▶ **EXERCISE BRIEF**: Revise the following lines, replacing each occurrence of "camera" with "observer" and leaving everything else unchanged.

▶ **RECORD SET**:
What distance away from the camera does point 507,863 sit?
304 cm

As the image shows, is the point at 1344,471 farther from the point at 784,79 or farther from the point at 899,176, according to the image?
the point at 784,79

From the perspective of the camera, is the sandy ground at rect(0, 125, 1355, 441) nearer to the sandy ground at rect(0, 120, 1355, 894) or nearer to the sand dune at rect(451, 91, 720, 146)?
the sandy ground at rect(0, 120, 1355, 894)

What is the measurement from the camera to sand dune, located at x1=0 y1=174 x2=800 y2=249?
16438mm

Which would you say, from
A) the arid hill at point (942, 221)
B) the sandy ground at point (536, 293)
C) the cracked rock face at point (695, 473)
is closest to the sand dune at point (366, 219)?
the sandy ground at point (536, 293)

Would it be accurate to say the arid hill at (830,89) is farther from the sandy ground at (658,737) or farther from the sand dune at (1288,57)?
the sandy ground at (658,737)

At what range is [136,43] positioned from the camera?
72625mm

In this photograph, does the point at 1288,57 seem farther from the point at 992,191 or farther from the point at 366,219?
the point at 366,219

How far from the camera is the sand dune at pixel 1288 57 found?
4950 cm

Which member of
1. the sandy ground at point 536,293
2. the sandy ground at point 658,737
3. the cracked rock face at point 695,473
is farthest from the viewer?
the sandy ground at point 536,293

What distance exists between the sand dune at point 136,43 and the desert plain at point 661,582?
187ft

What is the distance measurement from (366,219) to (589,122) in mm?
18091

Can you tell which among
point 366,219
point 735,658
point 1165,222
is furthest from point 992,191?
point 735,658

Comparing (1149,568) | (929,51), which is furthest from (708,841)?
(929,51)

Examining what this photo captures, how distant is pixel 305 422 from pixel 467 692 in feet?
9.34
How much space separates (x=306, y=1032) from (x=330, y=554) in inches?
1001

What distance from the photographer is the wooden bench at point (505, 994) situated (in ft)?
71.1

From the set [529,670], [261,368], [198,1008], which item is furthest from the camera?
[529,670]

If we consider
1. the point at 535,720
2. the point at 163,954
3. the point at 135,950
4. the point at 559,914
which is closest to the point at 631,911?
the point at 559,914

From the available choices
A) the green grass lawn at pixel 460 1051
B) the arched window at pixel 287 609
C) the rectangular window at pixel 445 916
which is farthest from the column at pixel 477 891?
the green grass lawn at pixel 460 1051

▶ **SOLUTION**:
What distance away from the observer does point 507,863 sit?
304 cm

As the image shows, is the point at 1344,471 farther from the point at 784,79 or farther from the point at 899,176, according to the image?
the point at 784,79

From the perspective of the observer, is the sandy ground at rect(0, 125, 1355, 441) nearer to the sandy ground at rect(0, 120, 1355, 894) or nearer to the sand dune at rect(451, 91, 720, 146)?
the sandy ground at rect(0, 120, 1355, 894)

What is the measurement from the observer to sand dune, located at x1=0 y1=174 x2=800 y2=249?
16438mm

Which would you say, from
A) the arid hill at point (942, 221)
B) the sandy ground at point (536, 293)
C) the cracked rock face at point (695, 473)
is closest to the sand dune at point (366, 219)?
the sandy ground at point (536, 293)

Would it be accurate to say the arid hill at (830,89) is farther from the sandy ground at (658,737) or farther from the sand dune at (1288,57)?
the sandy ground at (658,737)

At what range is [136,43] positioned from the observer?
72625mm

In this photograph, does the point at 1288,57 seem farther from the point at 992,191 or farther from the point at 366,219?
the point at 366,219

How far from the observer is the sand dune at pixel 1288 57 found?
4950 cm

Which member of
1. the sandy ground at point 536,293
2. the sandy ground at point 658,737
3. the cracked rock face at point 695,473
is farthest from the viewer?
the sandy ground at point 536,293

What distance exists between the sand dune at point 136,43 and the desert plain at point 661,582?
187ft

What is the distance measurement from (366,219) to (589,122) in mm?
18091

Can you tell which among
point 366,219
point 735,658
point 1165,222
is furthest from point 992,191?
point 735,658

Comparing (1149,568) | (929,51), which is furthest from (708,841)?
(929,51)

Examining what this photo captures, how distant is pixel 305 422 from pixel 467 692 in feet?
9.34
How much space separates (x=306, y=1032) from (x=330, y=554) in inches?
1001

What distance from the photographer is the wooden bench at point (505, 994) situated (in ft)?
71.1

From the set [529,670], [261,368], [198,1008], which item is furthest from the observer?
[529,670]

If we consider
1. the point at 535,720
2. the point at 163,954
3. the point at 135,950
4. the point at 559,914
which is closest to the point at 631,911?
the point at 559,914

From the available choices
A) the green grass lawn at pixel 460 1051
B) the arched window at pixel 287 609
C) the rectangular window at pixel 445 916
which is farthest from the column at pixel 477 891?
the green grass lawn at pixel 460 1051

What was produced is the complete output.